Il se penchait sur elle avec un demi-respect et caressait sa douce chevelure, en lui murmurant des paroles de réconfort. Ils calculaient tous deux le temps que les chasseurs pourraient mettre à revenir avec du gibier frais, repartageaient une fois de plus en pensée les rations, décidaient d'augmenter celle de Clovis, qui se remettait mal... Et fallait-il laisser faire le vieil Eloi Macollet qui parlait d'aller casser la glace des étangs pour pêcher du castor ou n'importe quoi ?... Il risquait de s'égarer, de tomber malade, malgré son endurcissement car il était fort vieux...

*****

Souvent Angélique prenait Honorine sur ses genoux et restait près de l'âtre, à regarder danser les flammes. L'enfant, d'habitude si remuante, cherchait un refuge. Elle se blottissait dans la tiédeur des bras maternels, refermés sur elle, contre ce sein qui l'avait nourrie. De temps en temps, Angélique lui murmurait une histoire ou lui fredonnait une chanson.

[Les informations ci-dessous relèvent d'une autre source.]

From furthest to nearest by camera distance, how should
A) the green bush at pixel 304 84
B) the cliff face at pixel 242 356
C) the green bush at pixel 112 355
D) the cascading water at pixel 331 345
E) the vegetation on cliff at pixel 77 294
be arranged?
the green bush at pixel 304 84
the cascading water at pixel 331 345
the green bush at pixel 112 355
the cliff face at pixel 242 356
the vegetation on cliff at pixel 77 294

Mais elles pouvaient se taire aussi longtemps. Angélique ne se sentait plus coupable, ni ne s'adressait de reproches. La situation autorisait une inaction qui, en d'autres temps, ne lui eût pas été naturelle. C'est au contraire un signe de bonne santé morale que de pouvoir s'accepter amoindri, ou malheureux, quand les circonstances le justifient, sans en ressentir d'anxiété, sans se chercher d'excuses, sans tenter de, s'en défendre. Il y a de l'orgueil dans une attitude qui refuse la faiblesse humaine. Son estomac était un creux froid, avide, et sa tête bourdonnait. Écœurée souvent par la fadeur des aliments, elle était tentée de distribuer sa part aux enfants, mais se forçait néanmoins à l'avaler. Elle constatait que, malgré son désir de tout affronter, elle n'était pas de la trempe physique du comte de Peyrac. Rien ne semblait l'atteindre, lui, et son entrain, son calme n'étaient ni feints, ni forcés. Angélique n'ignorait pas que son inquiétude rongeait sa résistance. Mais on ne peut entièrement réformer sa nature. Elle, qui avait durement lutté comme un homme, dans une solitude écrasante et chargée d'un fardeau qui dépassait souvent les forces nerveuses de son sexe, elle pouvait, cette fois, s'accepter femme dans l'épreuve et se reposer entièrement sur l'homme.

Il y avait pourtant en Peyrac un changement dont elle ne s'avisait pas sur le moment, mais dont elle devait se souvenir plus tard avec émotion. De maître, il s'était fait serviteur. Il se dévouait sans compter pour ces êtres faibles et menacés qui lui étaient confiés. Parce qu'il savait qu'il leur demandait beaucoup, c'est-à-dire de survivre, il en exigeait moins. Aussi aidait-il Mme Jonas à accrocher les lourdes marmites dans l'âtre, à porter les seaux d'eau, refaisant lui-même les pansements des blessés ou soignant les malades afin d'éviter à Angélique le renouvellement trop fréquent de ces tâches. Il dissipait la mauvaise humeur de Cantor avec des plaisanteries amicales, arrêtait d'une pression bienveillante de la main sur l'épaule les querelles stupides et involontaires qui éclataient, distrayait les enfants en leur montrant, dans la forge et le laboratoire où l'on ne travaillait plus qu'au ralenti, des petits tours de magie qui les enchantaient. D'habitude, ces enfants n'avaient pas le droit aller dans les ateliers, mais maintenant on les y accueillait.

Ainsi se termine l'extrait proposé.